He did indeed. Knowing his shooting technique, I've always wanted one of those Supermarine Spitfire gyros you can find on eBay because that was the last thing Tuck looked at before he took a shot to make sure he wasn't in a slip. I should have snagged one when they were priced at $35.
https://www.milsurps.com/images/impo...03/sl300-2.jpg
My uncle flew Spits for the RCAF and died in a training accident.
Bob
Thought I would share with you B W some of the books I have read most of them others have been stored away. Flipped the shelves to make hopefully reading the titles a bit easier slowly trying to turn them into hard covers with DW's & 1st Ed. a slow costly affair.

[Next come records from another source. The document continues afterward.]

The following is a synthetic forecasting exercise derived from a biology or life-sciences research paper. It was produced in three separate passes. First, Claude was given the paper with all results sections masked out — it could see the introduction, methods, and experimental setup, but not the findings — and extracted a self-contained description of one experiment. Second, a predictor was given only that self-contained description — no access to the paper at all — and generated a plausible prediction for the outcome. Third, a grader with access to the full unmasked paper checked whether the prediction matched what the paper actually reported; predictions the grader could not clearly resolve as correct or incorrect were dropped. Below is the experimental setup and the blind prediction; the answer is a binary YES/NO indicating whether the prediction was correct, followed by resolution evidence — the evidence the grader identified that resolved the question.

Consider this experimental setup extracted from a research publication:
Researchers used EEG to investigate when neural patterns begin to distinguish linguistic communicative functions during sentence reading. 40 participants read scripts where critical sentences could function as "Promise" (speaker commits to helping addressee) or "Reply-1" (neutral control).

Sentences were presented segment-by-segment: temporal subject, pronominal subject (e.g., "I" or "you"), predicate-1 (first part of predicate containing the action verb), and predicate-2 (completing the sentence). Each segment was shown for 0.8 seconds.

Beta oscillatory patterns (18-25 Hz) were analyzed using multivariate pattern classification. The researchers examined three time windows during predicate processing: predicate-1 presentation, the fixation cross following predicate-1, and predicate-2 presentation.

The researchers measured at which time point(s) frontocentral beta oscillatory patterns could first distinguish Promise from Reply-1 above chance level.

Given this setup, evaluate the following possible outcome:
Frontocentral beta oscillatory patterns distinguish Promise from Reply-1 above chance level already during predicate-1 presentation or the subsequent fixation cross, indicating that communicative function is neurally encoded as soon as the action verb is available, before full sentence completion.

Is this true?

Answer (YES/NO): YES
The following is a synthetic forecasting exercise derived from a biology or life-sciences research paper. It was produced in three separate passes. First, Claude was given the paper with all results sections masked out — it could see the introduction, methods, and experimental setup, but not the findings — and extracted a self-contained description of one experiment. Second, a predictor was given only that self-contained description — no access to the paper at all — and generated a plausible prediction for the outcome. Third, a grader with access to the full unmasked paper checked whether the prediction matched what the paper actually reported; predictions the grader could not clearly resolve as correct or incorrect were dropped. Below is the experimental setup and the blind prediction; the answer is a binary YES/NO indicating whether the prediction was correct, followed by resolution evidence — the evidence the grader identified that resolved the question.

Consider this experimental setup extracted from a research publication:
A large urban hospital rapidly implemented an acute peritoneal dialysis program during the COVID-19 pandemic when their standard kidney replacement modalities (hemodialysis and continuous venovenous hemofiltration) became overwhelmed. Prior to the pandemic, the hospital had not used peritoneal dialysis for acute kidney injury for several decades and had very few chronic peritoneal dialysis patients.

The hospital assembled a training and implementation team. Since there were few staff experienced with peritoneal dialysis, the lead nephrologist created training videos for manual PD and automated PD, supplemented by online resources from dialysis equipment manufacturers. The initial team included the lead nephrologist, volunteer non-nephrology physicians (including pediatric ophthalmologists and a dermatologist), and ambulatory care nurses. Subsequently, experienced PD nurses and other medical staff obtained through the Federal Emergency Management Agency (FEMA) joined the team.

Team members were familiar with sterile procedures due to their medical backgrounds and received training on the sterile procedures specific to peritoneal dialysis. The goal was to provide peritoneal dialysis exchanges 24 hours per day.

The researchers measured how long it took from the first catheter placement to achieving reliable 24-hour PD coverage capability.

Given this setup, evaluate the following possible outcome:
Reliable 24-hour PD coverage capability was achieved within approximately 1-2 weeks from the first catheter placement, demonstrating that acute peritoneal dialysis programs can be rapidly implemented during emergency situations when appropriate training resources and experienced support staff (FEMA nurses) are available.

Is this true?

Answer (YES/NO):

I worked with a guy who flew Spits in the Battle of Britain (Maurice Summers). He had a pronounced limp because the calf muscle on one leg was missing. I asked him how it happened and he related that his plane was badly shot up, and as he pulled out of a dive, both wings came off. He opened the canopy and stood on the seat to bail out, but one foot slipped off and wedged between the seat and the fuselage. Try as he might, he could not pull it out as the plane nosed over like a dart. In desperation, he stuck his rump out into the slipstream and pulled the ripcord... the chute inflated and yanked him out, minus his left calf.
His brother "Mutt" was a test pilot for the Spit.